**SOURCE MATERIAL**.

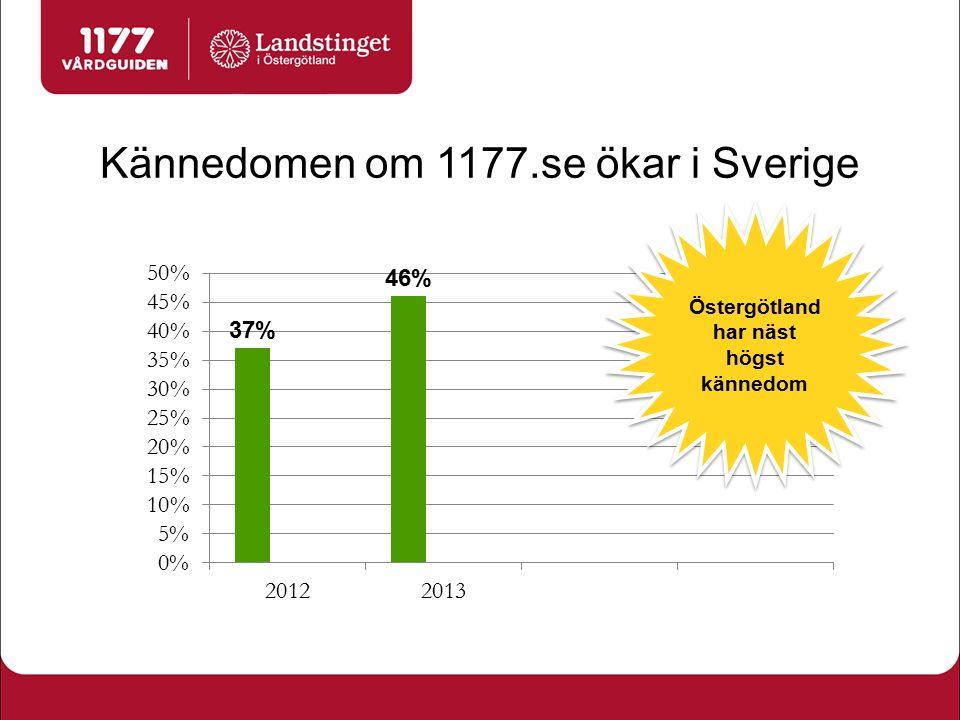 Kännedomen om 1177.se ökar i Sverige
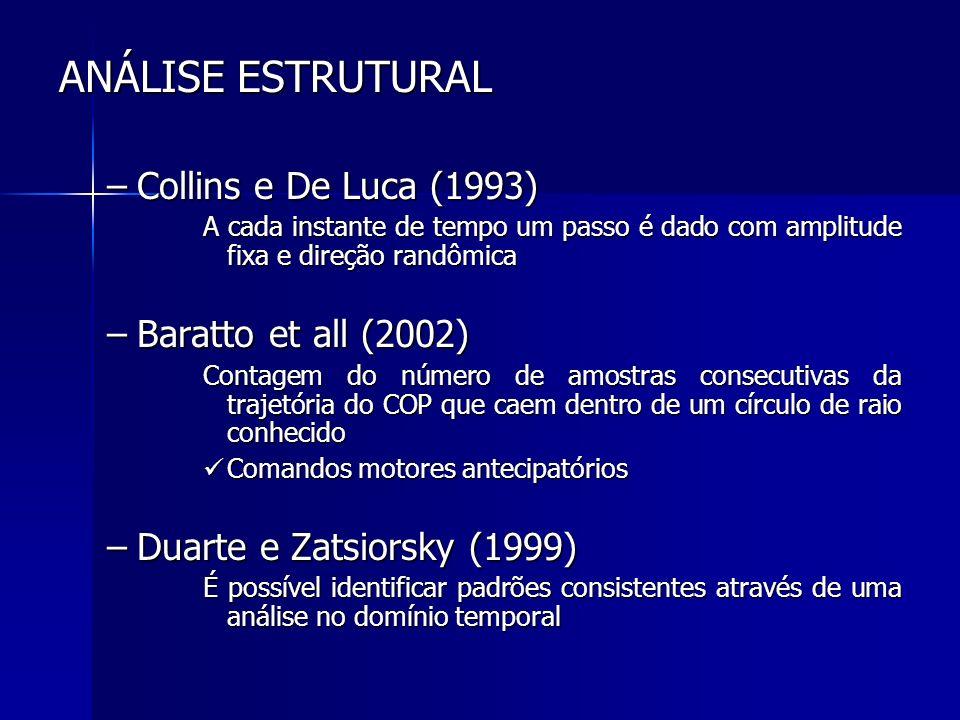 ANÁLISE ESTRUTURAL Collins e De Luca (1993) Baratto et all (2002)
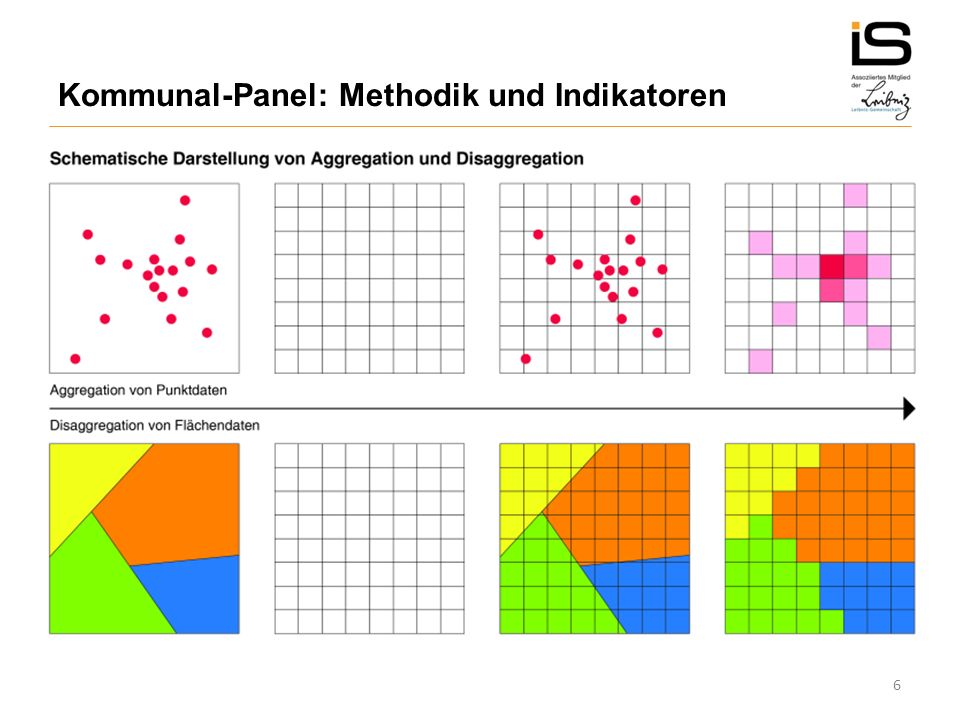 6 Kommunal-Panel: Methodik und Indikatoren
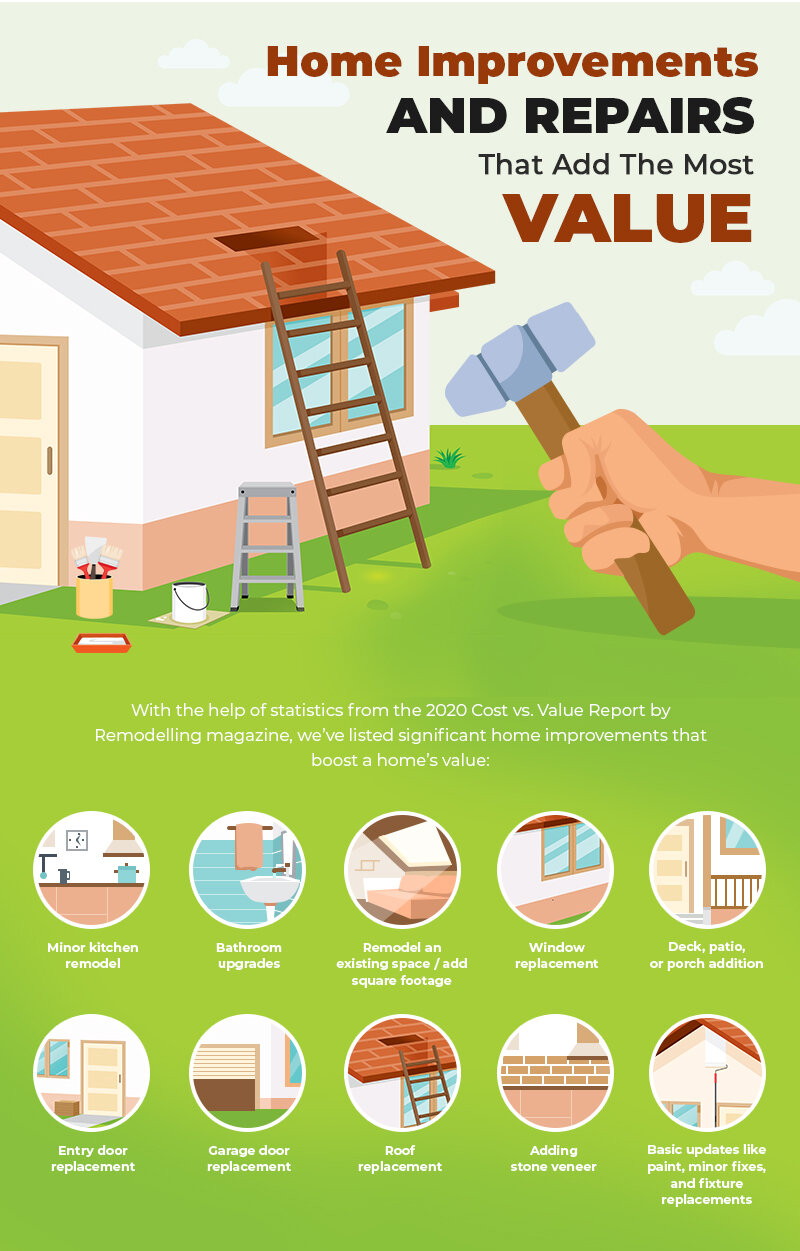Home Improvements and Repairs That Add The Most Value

**ASSIGNED TASK**.
In the answer, all of the material should appear exactly as given, with no picture carried over.

**RESPONSE**.
 Kännedomen om 1177.se ökar i Sverige
 ANÁLISE ESTRUTURAL Collins e De Luca (1993) Baratto et all (2002)
 6 Kommunal-Panel: Methodik und Indikatoren
Home Improvements and Repairs That Add The Most Value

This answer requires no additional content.